# [Anhand der Informationen]
• a. Wie warm sind Flüsse wie die Tarn-et-Garonne laut dem Textauszug zum Teil schon?
• b. Schreib bitte aus dem Textauszug alles von „Frankreich: Flüsse über“ bis hinunter zu „die Lachse opfern.“ wortgetreu ab.

# [Textauszug]
*****
Die grüne Bundestagsvizepräsidentin Katrin Göring-Eckardt fordert nun sogar einen sogenannten "Streckbetrieb" bei den Meilern über das Jahresende hinaus.

Die verwies auf ein "Sonderproblem" in Bayern, weshalb verbliebenen Brennstäbe ausgebrannt werden müssen, um über die Runden zu kommen. Und am Samstag ist schließlich nun auch die Bundesumweltministerin Steffi Lemke eingeschwenkt. Sollte der nun laufende und nachgeschobene Stresstest zur Energiesicherheit ergeben, "dass Bayern tatsächlich ein ernsthaftes Strom- bzw. Netzproblem haben könnte, dann werden wir diese Situation und die dann bestehenden Optionen bewerten", erklärte sie.

Etwas ehrlicher ist da schon die die Staatssekretärin im Bundeswirtschaftsministerium. Denn die grüne Franzika Brantner verwies wenigstens auch auf die schwierige Lage in Frankreich, wo derzeit die Hälfte der Atomreaktoren wegen Korrosion, Wartung und Reparaturen nicht am Netz sind.

Dazu kommen die Kühlprobleme, weshalb etliche Atomkraftwerke zudem heruntergeregelt werden müssen, weil die Gewässer schon zu sehr aufgeheizt sind. Das geschieht, obwohl immer neue Ausnahmegenehmigungen erteilt wurden und werden.

Frankreich: Flüsse über 28 Grad warm

Wie die französischen Medien inzwischen melden, sind Flüsse wie die Tarn-et-Garonne zum Teil schon über 28 Grad warm. Sie sollten eigentlich nicht wärmer als 25 Grad werden, danach drohen ein Fischsterben und fatale Auswirkungen auf Flora und Fauna. Liberation titelte diese Woche, ob man das Atomkraftwerk Golftech nun stoppen sollte oder die Lachse opfern.

Obwohl ein Meiler wegen laufender Korrosionsprüfungen abgeschaltet ist und der zweite runtergeregelt ist, steige schon ein "Geruch nach faulem Fisch von der Garonne" auf. Von der Fußgängerbrücke aus, die das Atomkraftwerk Golftech mit den Turbinen des benachbarten Wasserkraftwerks verbindet, sehe man längst die Kadaver einiger großer Fische auf einer Betonplatte liegen, die etwa zehn Meter unterhalb des Wasserspiegels liegt.

Denn hier in Frankreich liegt die reale Ursache der Atomdebatte in Deutschland. Telepolis hatte immer wieder darüber berichtet, wie die Blackout-Katastrophe immer klarer auf die Tagesordnung gerückt ist. Im letzten Frühjahr mussten die Verbraucher sogar im April wieder zum Stromsparen aufgefordert werden, um den Blackout abzuwenden.
*****
# [Gezeigte Einträge]
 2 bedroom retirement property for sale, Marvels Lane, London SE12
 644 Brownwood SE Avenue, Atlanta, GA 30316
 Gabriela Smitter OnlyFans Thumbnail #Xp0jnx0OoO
*****
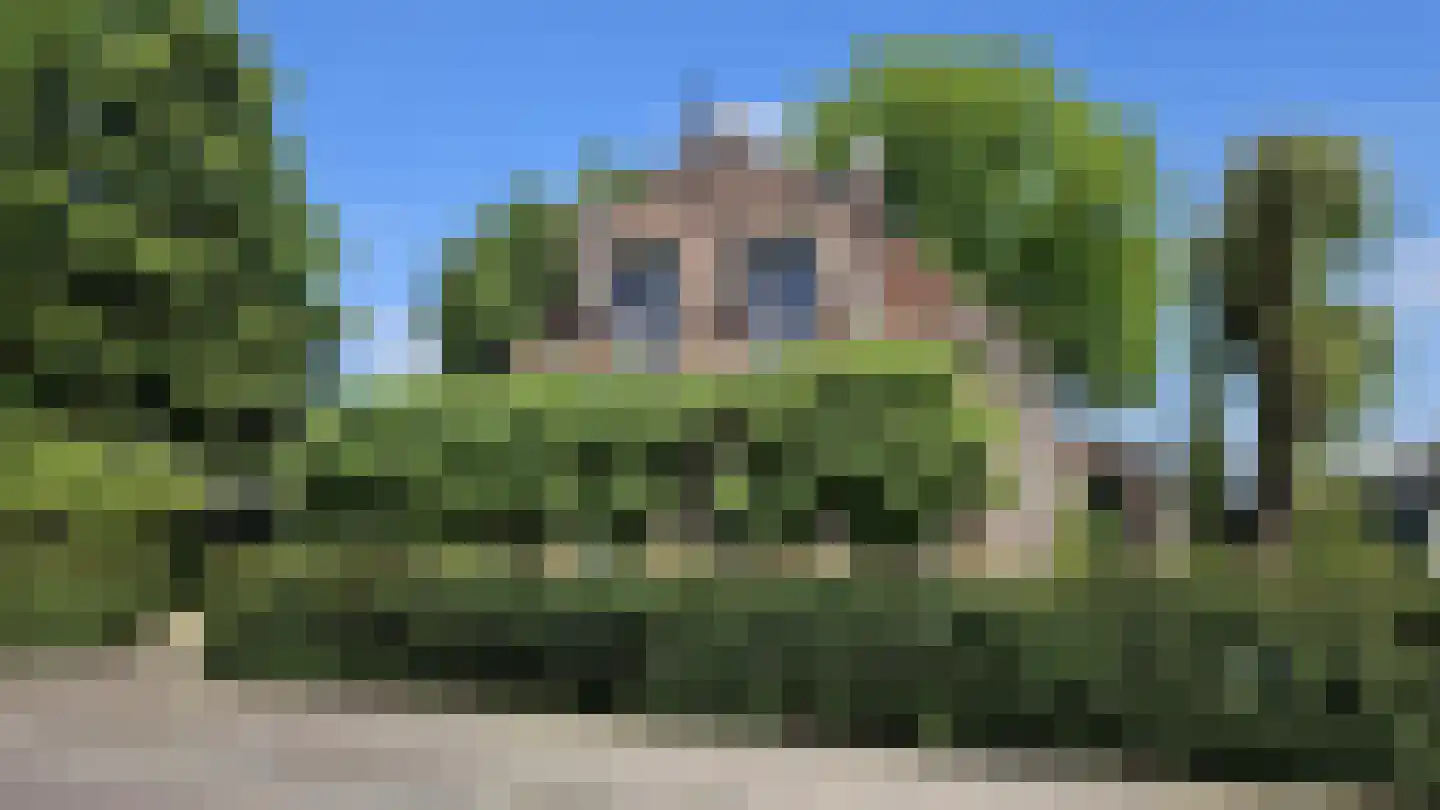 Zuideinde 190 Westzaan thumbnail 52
*****
# [Lösungen nacheinander]
• a. Über 28 Grad.

• b.
Frankreich: Flüsse über 28 Grad warm

Wie die französischen Medien inzwischen melden, sind Flüsse wie die Tarn-et-Garonne zum Teil schon über 28 Grad warm. Sie sollten eigentlich nicht wärmer als 25 Grad werden, danach drohen ein Fischsterben und fatale Auswirkungen auf Flora und Fauna. Liberation titelte diese Woche, ob man das Atomkraftwerk Golftech nun stoppen sollte oder die Lachse opfern.